## TO DO
**a)** In the transcript about women in senior leadership, which country is Natalia-Nana Lester-Bush's mother from?
**b)** Carry on the transcript about women in senior leadership, starting right after its final line.

## TEXT EXCERPT
───

Melody Moore [00:12:01]:
So when people ask about why are there not enough senior women in organisations? I think part of the answer is they’re not willing to put up with the crap that you have to in order to be successful in today’s organisations. And so I really hear you about challenging what it is that we’re striving to do. It’s not just about equity, it’s about creating organisations in an environment that actually works for different people. Not that everyone has to kind of bend and twist themselves to fit into.
Natalia-Nana Lester-Bush [00:12:40]:
Absolutely. And that’s partly why I think we’re also seeing, you know, that lack of, that exclusion of women from the senior leadership position because we want to welcome women in, but only if they conform to the whites culture, patriarchal culture that the white men and, you know, have had of. You’ve got to come in and conform. We’re not going to come in and bring you in and adapt and make the culture and the systems appropriate for you. So you’re either coming in and you’re being measured against a standard and a criteria that you’ve had no part in writing that doesn’t actually fit your body, your experience, your culture, your identity. So then of course you’re less likely to actually meet it, meet that standard. But also you’re measured far more critically and far more harshly. You know, your boo boo is treated as, you know, an absolute ginormous faux pas and absolute transgression.
Natalia-Nana Lester-Bush [00:13:39]:
And, you know, you also look at politics and look at Theresa May and Liz Trost and you think, well, okay, like, yes, made mistakes and so on, but Boris Johnson was around for years, for crying out loud. Like, come on, he’s around for years and he’s now, you know, lauded on the social, on the, you know, on the lecture circuit and so on. He’s not, he’s not been ostracised. His name isn’t a joke. Why is it that he is held to one standard and a woman in politics is held to such a different standard of, as you say, like, yes, women who are able to, are leaving, but also I think there’s that. Yes, it’s partly through agency and it’s partly through, well, you’ve been pushed and confined so that actually the natural, you’re pressing the objective seat to save yourself.
Melody Moore [00:14:27]:
Yes, yes, I’m sure we’ll come back to this as we continue to talk, but I’m loving this conversation already. But let’s go back to, well, let’s talk about a couple of people who’ve been very influential in your life, you know, kind of going right, back to the beginning. Let’s start by talking about your mum.
Natalia-Nana Lester-Bush [00:14:47]:
What about my mum?
Melody Moore [00:14:49]:
Whatever you want to tell us about your mum.
Natalia-Nana Lester-Bush [00:14:54]:
Oh, my mum. Oh, gosh. I have. I have really complex parents who are so multifaceted. I’m really. Yeah, they’re just really interesting people. I am very fortunate and it’s also been a challenge, not gonna lie, if I have parents who are very individual. So my mum is a black woman from Ghana who came to the UK when she was, I think, 16, maybe 14.

───

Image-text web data
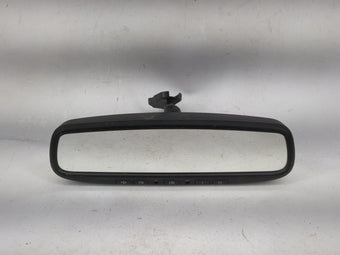 compare product 2016 Nissan Murano Interior Rear View Mirror Replacement OEM P/N:NZLOB12HL4 4112A-OB12HL4, OB12HL4 Fits OEM Used Auto Parts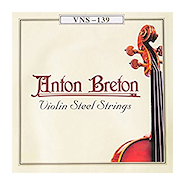CREMONA Vns-139 Encordado para violín 4/4 tensión normal A.Breton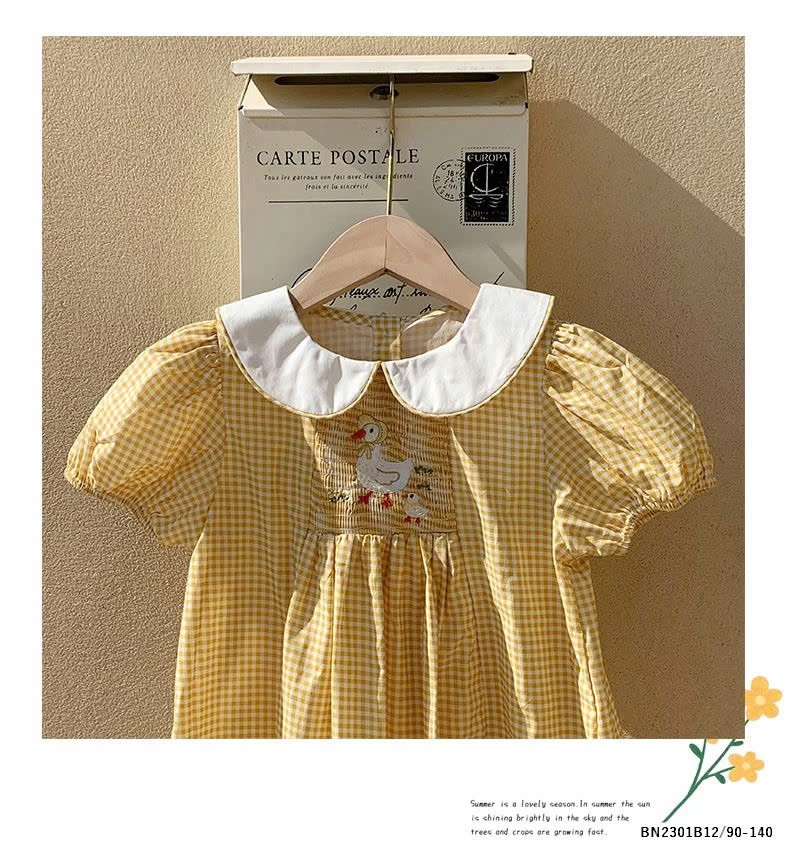 ĐẦM CARO VỊT VÀNG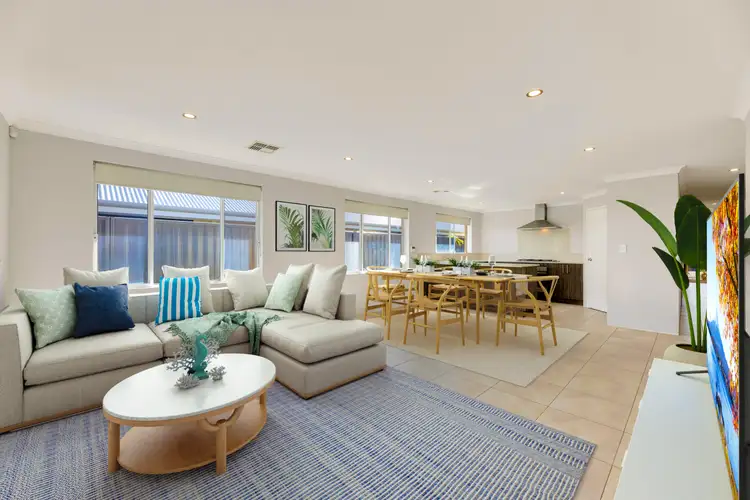 Second view of Homely house listing, 19 Albedo Chase, Eglinton WA 6034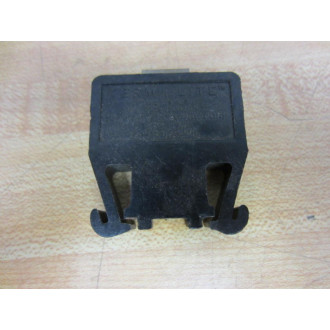 Term-I-Lite D1775 Terminal Block Black (Pack of 6) - Used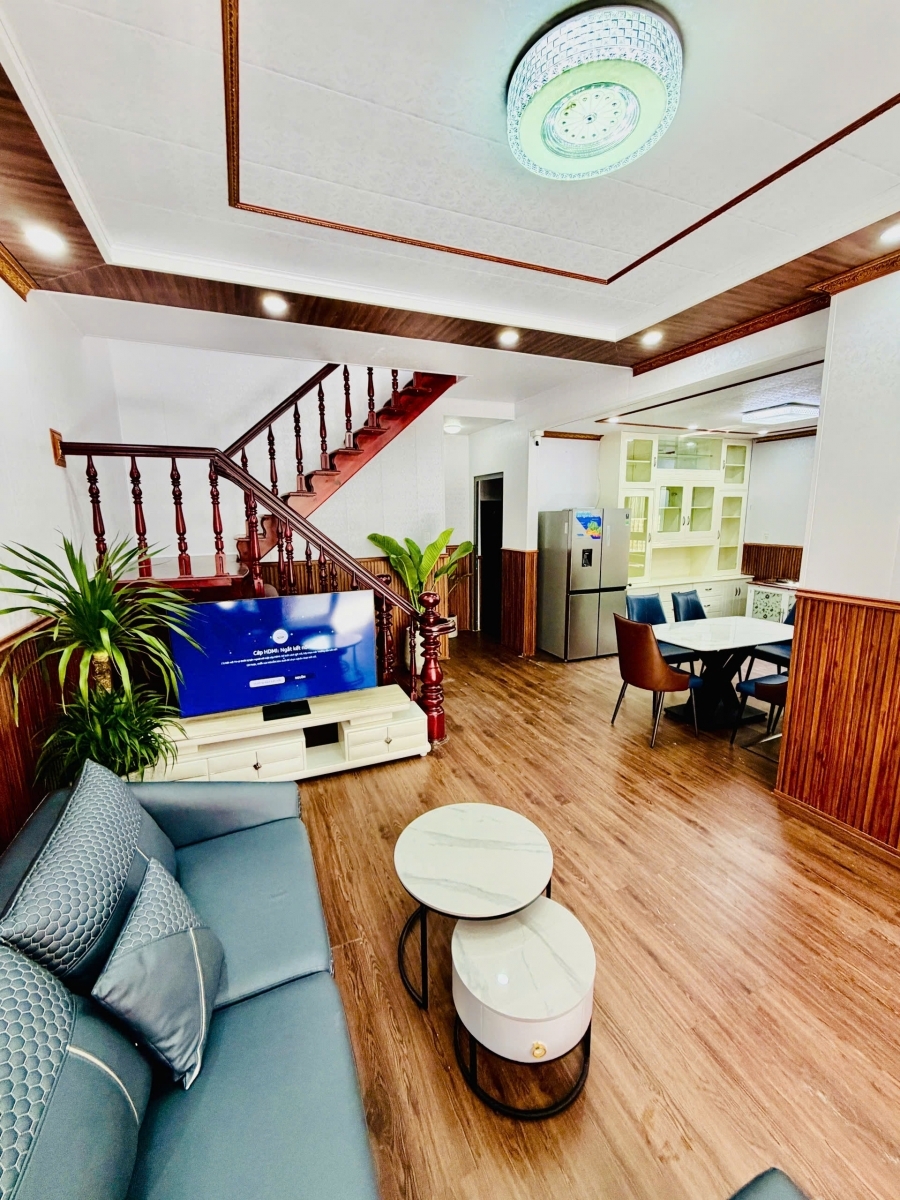 Bán Nhà Mặt Tiền Đường Nhựa – Tô Vĩnh Diện Đà Lạt Giá Chỉ 7.5 Tỷ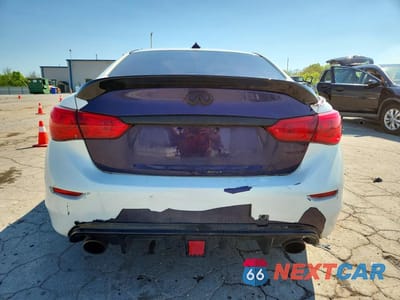 Zdjęcie 6 z 12 samochodu: 2014 INFINITI Q50 PREMIUM VIN:JN1BV7AR3EM693777 - miniatura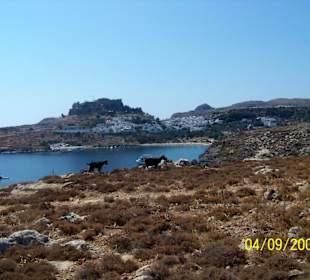 Kleobolus Grab Lindos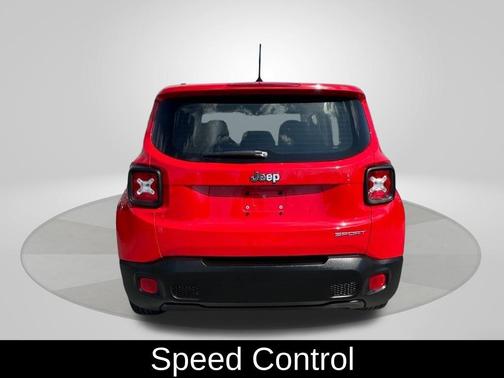 2017 Jeep Renegade Sport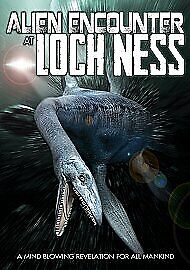 Alien Encounter at Loch Ness DVD (2015) Alien Encounter at Loch Ness DVD (2015)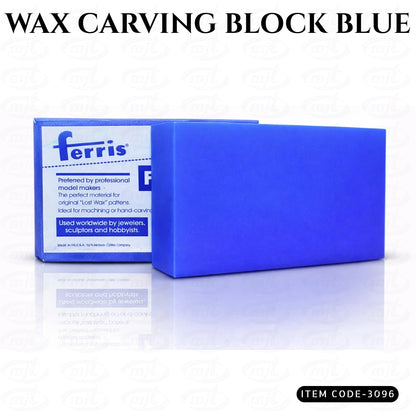 WAX CARVING BLOCK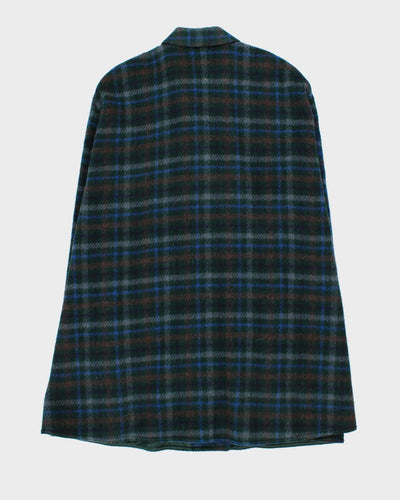Vintage Cape Coat - M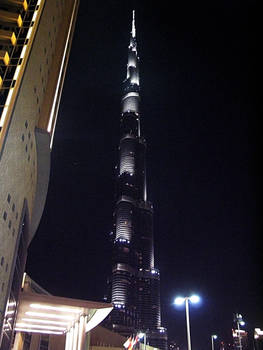 Burj Khalifa New year's eve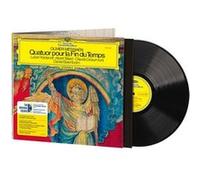 Messiaen – Quatuor pour la fin du temps – Édition limitée Deluxe – Deutsche Grammophon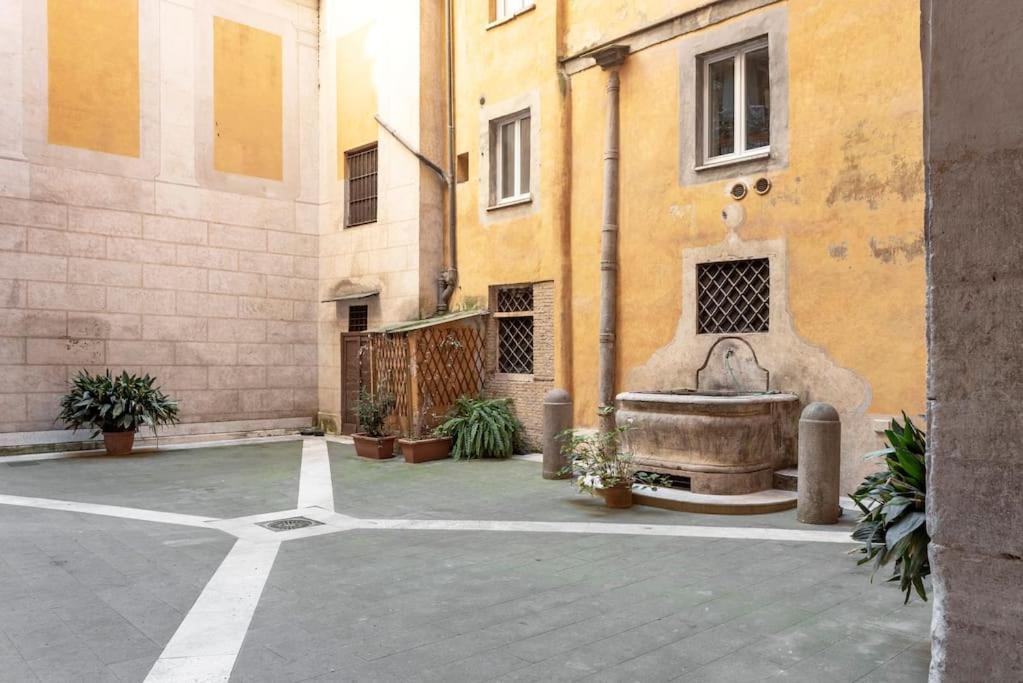 Stunning Center Rome Apartment Exteriör bild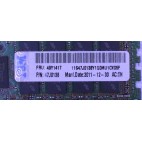 Mémoire 8Gb 4Rx8 PC3L 8500R IBM PN 47J0138 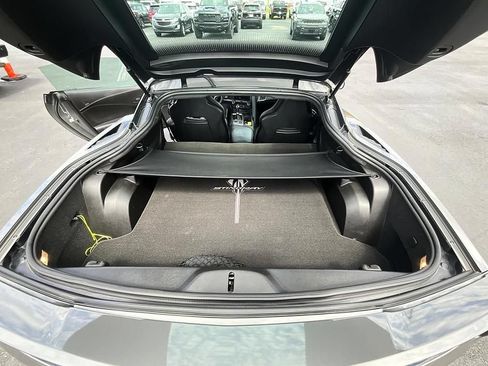 Used 2016 Chevrolet Corvette Stingray Coupe w/ 3LT Preferred Equipment Group RWD image 7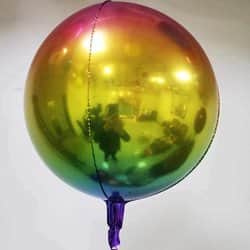 בלון אורבז 22"- אומברה רמזור 3D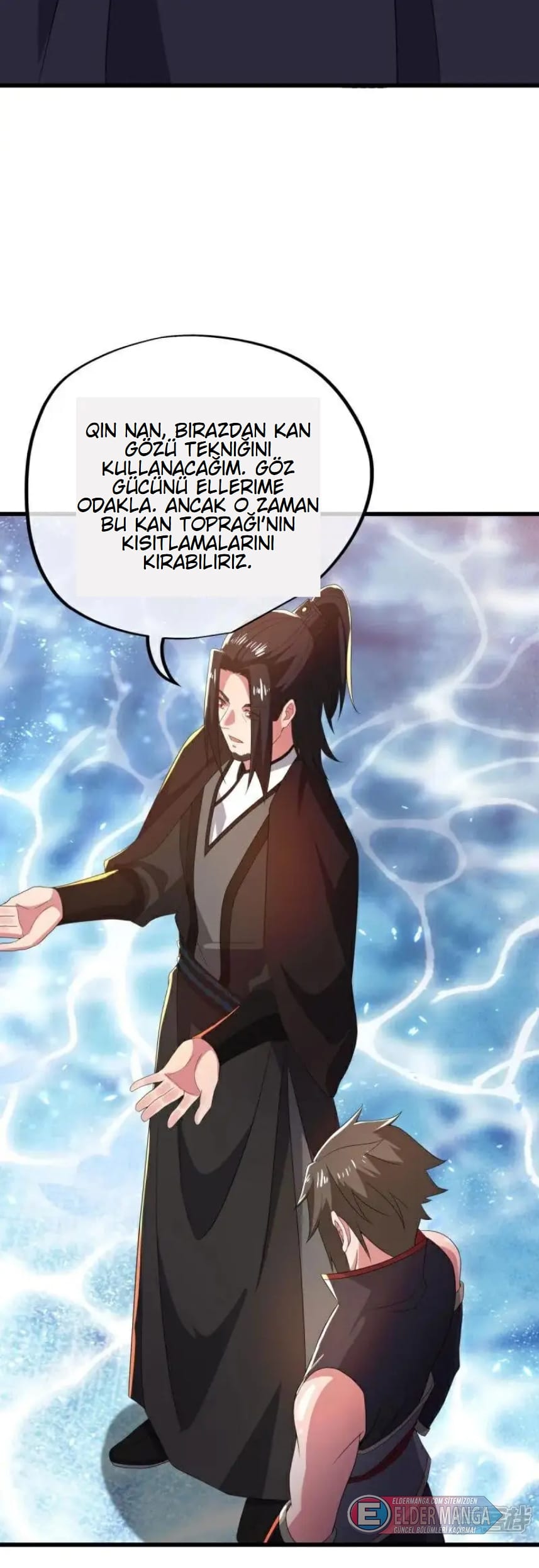 Eşsiz Savaş Ruhu Bölüm 597 - Sayfa 25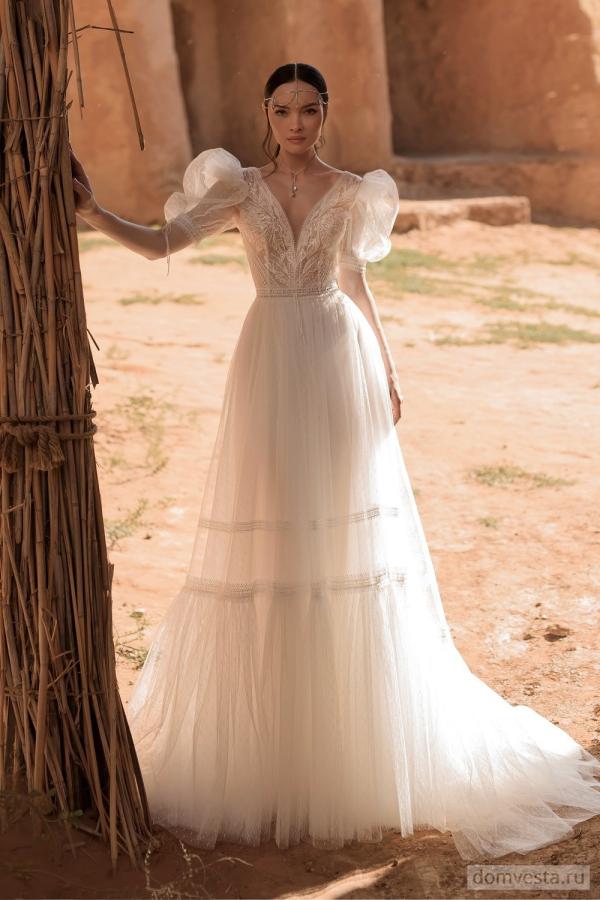 Свадебное платье #2621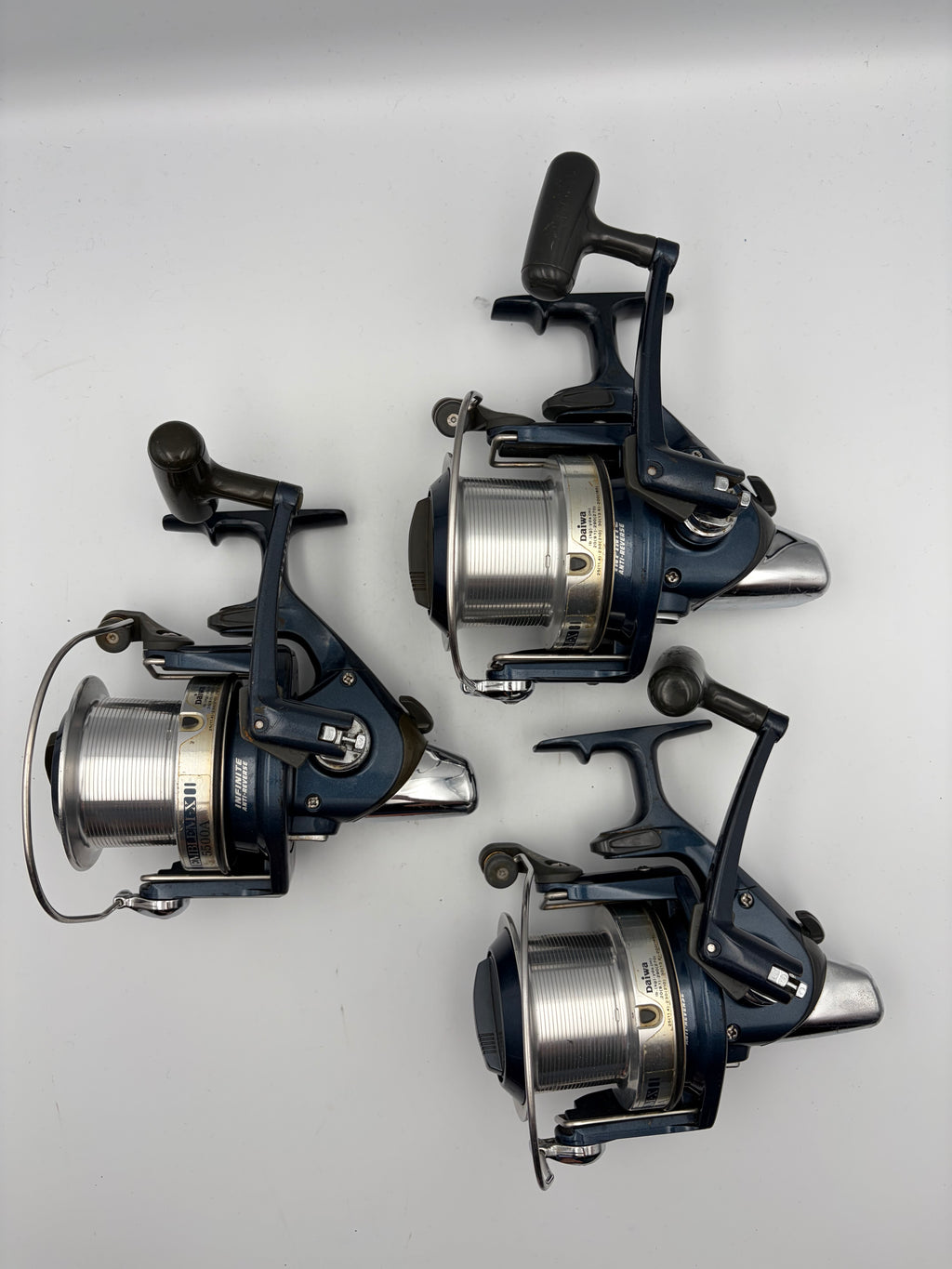 Daiwa Emblem X5500A Set Of Three
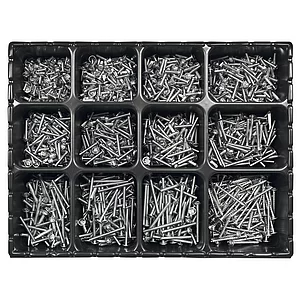 SCH-Sortimentskoffer Griffschrauben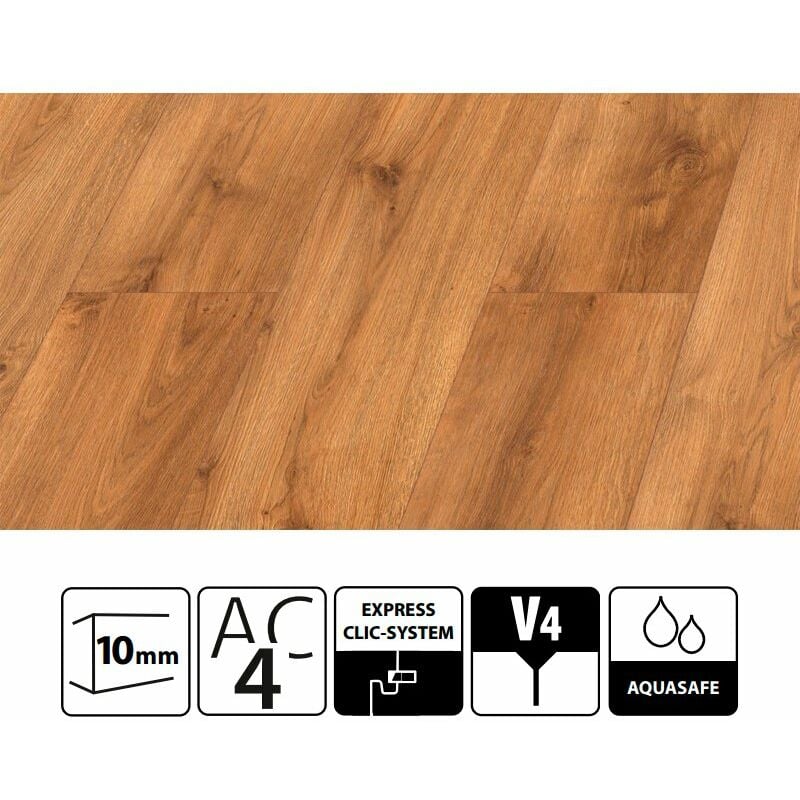 

Suelo laminado Roble Westminst Blackpool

───

## ANSWERS
**a)** Ghana.

**b)**
Natalia-Nana Lester-Bush [00:15:27]:
She came when she was a teenager. She got, I think, a scholarship for school or something, rather. Sorry, mom, I’m totally messing up your biography here. You’re going to need to get an official biographer because your daughter does not know anything clearly. But, yeah, she came in for schooling here when she was 14 and it’s really interesting hearing her talk about that and hearing her talk about her experiences and how people were surprised at, you know, how. What they would term of, you know, how good her English is and how open quotes. Well, she spoke and it’s. Well, of course she’s been to school.
Natalia-Nana Lester-Bush [00:16:00]:
We have schools in Ghana, we have fantastic schools. But, you know, the perception that sadly still persists that Africa is this monolith of poverty and nothing else, when in actual fact, you know, you think of Kwame and Krummer, the first president, Ghana, who was this amazing polymath, this incredible intellect, has studied in multiple countries much as Mahatma Gandhi. But, you know, that sort of perception that mum had to face and she does so with grace. You know, she’s very much a water off a duck’s back and nothing really. Yeah, nothing sort of really stings her. She’s incredibly gracious in pragmatism. She’s incredibly understanding in an intellectual way of. Well, that’s why people would think that.
Natalia-Nana Lester-Bush [00:16:47]:
So of course that’s how they behave. She really has this ability to understand and appreciate human psyche and cultural psyches of, well, of course that’s their experience, that’s their lack of exposure to blackness or africanness, so therefore that’s how they would behave. And her understanding of that gives her an emotional protection. That means that she doesn’t take it personally because she’s able to see, oh, that’s why they behave like that. And that’s been really influential on me. I definitely noticed that I am not as gracious in that. I still think, well, that behaviour is not. Okay, so let’s try and change that and take this a bit more sensitively than the mummy does.
Natalia-Nana Lester-Bush [00:17:28]:
But I also have that I don’t know if it’s a skill or just a characteristic of, oh, when I understand something, I can accept it far more easily of, oh, okay, that’s why you were thinking that because this is your life experience or this is your lived experience or your community or cultural experience, your ethnic experience, your age experience. And for me, that’s been so helpful in my equity and liberation work because I can understand you. I can meet you there, but I then don’t leave you there for me. That’s okay. I can meet you. I can understand that. And then let’s put some breadcrumbs and see if we can lead you out of that rather than that sort of acceptance. That, okay, it’s fine for you to be there because you are from a community where you don’t have much experience to ethnically diverse exposure or ethnically diverse relationships.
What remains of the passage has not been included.